I doubt it has anything to do with your plumbing... 

Unless you are running brand new bushings and your suspension is completely flawless, thats the most likely place to look as causing uneven resistance. It doesnt take much on a single pump with no flow divider..


----------



## lone star (May 22, 2003)

SWAYBAR!!!!!! it has fixed this problem 3 times for me!


----------



## Cleansocks81 (Feb 12, 2016)

5 1/2 years later and I'm having the same problem (non related)... It's the damndest thing. I just finished installing the front and the passenger side shoots up WAY quicker than the drivers side. If it was a check or dump would be one thing but front AND back? And why only the pass side? 2 pump 4 dump 6 batt setup 4 switches if that matters


----------



## Marty McFly (Dec 13, 2005)

Cleansocks81 said:


> 5 1/2 years later and I'm having the same problem (non related)... It's the damndest thing. I just finished installing the front and the passenger side shoots up WAY quicker than the drivers side. If it was a check or dump would be one thing but front AND back?
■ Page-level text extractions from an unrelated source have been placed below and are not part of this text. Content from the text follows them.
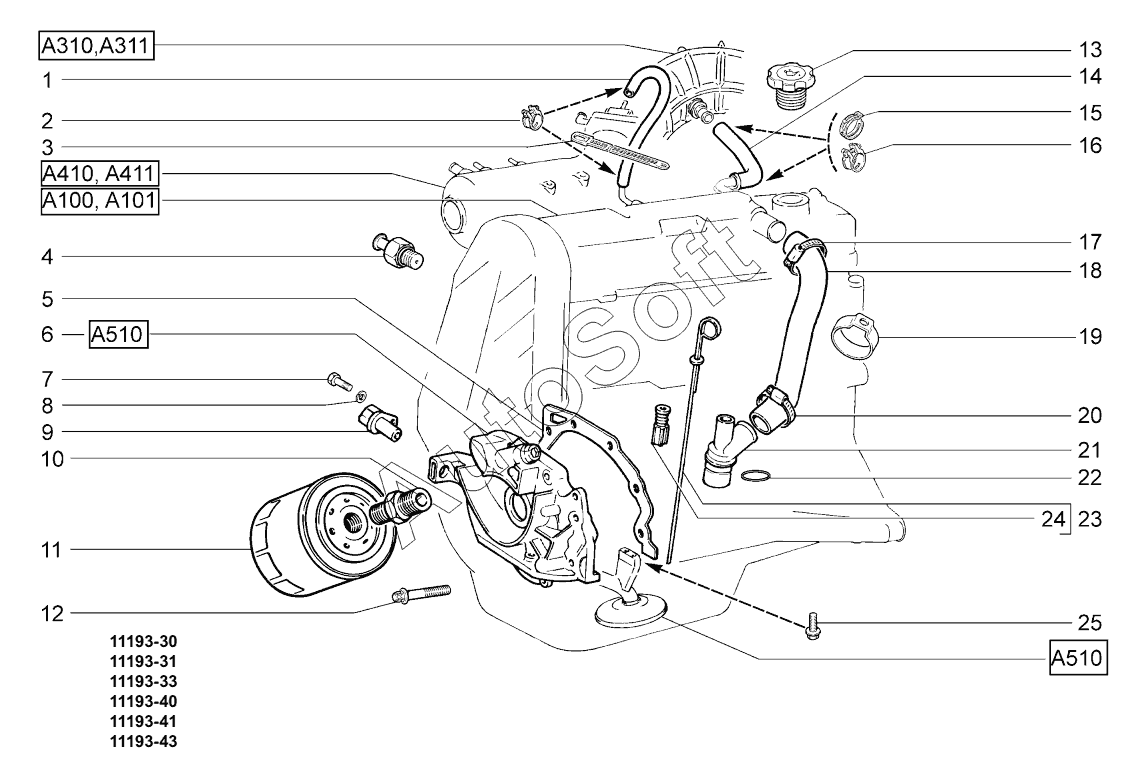 A310,A311
1
2
3
A410, A411
A100, A101
4
5
6 A510
7
8
9
10
11
12
13
14
15
16
17
18
19
20
21
22
24 23
25
A510
AutoSoft
11193-30
11193-31
11193-33
11193-40
11193-41
11193-43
And why only the pass side? 2 pump 4 dump 6 batt setup 4 switches if that matters


welcome to 2011


----------



## Cleansocks81 (Feb 12, 2016)

From the original post date and I didn't count the days it was an estimate smh


----------



## Cleansocks81 (Feb 12, 2016)

Replaced the drivers side rear cylinder....problem solved for some reason that even solved the lag in the front too


----------